Ein Start also auf ganz tiefem Niveau, dem sich auch der zwangsjuvenile Moderator gerne anpasste und nach unnötiger Plapperei das „Schnatterquintett“ aus Orsingen ins Rampenlicht bat. Fünf Damen in gesetztem Alter räsonierten in quälender Länge darüber, dass sie nichts zum Anziehen hätten. Dazu holprige Reime und zittriger Gesang. Sie haben sich bemüht, sollten aber ernsthaft ihre weiteren Auftritte überdenken. Wer nun gehofft hatte, es könne nur noch besser werden, wurde leider eines Schlechteren belehrt. Ein angeblicher Schwabe machte sich über die Badener lustig. Wer hat den nur engagiert? Auch so ein Reimmeister: „Wir Schwaben, ich will`s hier bekunden, haben den BH erfunden“. Meine Fresse!
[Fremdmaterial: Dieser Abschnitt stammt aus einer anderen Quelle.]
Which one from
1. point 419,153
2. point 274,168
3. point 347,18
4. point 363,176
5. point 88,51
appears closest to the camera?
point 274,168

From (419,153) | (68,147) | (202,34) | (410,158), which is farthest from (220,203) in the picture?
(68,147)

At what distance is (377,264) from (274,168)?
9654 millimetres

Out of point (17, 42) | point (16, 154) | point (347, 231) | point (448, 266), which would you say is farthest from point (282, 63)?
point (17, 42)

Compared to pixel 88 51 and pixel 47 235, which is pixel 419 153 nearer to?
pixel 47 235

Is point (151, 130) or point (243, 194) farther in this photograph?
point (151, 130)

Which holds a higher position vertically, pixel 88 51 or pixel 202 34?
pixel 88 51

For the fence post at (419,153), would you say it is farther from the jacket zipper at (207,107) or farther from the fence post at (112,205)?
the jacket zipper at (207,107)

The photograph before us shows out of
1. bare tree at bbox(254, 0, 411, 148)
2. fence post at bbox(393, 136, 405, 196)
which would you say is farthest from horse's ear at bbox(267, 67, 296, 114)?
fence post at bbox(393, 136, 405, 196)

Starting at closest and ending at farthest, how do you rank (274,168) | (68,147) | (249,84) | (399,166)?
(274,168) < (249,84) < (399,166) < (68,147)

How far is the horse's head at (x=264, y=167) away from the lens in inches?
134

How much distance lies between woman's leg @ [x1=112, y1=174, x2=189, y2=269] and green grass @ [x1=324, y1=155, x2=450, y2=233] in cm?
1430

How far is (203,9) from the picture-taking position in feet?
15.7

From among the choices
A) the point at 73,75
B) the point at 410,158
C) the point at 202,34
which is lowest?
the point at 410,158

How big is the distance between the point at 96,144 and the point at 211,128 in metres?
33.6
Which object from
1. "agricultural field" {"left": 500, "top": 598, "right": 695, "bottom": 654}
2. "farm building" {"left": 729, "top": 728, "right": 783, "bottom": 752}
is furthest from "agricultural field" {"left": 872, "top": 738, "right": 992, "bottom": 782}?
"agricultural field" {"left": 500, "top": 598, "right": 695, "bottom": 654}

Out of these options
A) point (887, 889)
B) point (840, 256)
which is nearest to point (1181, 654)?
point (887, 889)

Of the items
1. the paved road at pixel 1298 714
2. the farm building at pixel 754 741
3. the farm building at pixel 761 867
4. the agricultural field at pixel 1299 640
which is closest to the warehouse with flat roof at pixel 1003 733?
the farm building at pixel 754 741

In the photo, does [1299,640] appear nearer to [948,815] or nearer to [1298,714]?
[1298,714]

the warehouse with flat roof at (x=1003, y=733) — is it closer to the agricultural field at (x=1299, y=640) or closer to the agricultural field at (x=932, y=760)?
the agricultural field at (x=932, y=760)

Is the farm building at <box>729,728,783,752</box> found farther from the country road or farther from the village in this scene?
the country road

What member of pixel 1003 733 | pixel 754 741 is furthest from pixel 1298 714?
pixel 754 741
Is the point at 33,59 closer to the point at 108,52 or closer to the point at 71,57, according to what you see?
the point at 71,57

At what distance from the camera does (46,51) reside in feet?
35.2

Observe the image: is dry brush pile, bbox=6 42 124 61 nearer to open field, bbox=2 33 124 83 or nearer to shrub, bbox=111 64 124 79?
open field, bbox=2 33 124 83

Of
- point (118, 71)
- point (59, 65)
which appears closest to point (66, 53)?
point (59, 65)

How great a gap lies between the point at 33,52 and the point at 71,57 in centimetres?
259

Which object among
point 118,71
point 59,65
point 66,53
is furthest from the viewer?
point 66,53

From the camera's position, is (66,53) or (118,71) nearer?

Nach einer knappen Stunde zeigten Norbert Heizmann und Claudia Zähringer zumindest im Ansatz, dass es auch anders geht. Ihre Persiflage als Klaus Kleber und Gundula Gause auf das „Heute Journal“ war akzeptabel. Nett auch ihre Erklärung, was sich hinter dem Begriff Pegida versteckt: „Partei einiger ganz irrer Dresdner Affen“. Doch der Absturz ließ nicht lange auf sich warten und folgte bei der nächsten Nummer. Ein als Hofnarr verkleideter Zeitgenosse hatte sich vorgenommen, die Landespolitik durch den Kakao zu ziehen. Der gute Vorsatz endete aber im Fiasko. Im Mittelalter wurden Hofnarren, fand man ihre Späßchen nicht amüsant genug, gerne mal einen Kopf kürzer gemacht. Dieses Schicksal hatte der Konstanzer Hofnarr aus dem 21. Jahrhundert nicht zu befürchten. Sein Problem war ein ganz anderes: Er brachte seinen Text nicht auf die Reihe, gab eine wirklich bedauernswerte Figur ab und konnte einem herzlich leid tun. Da half auch kein Tusch.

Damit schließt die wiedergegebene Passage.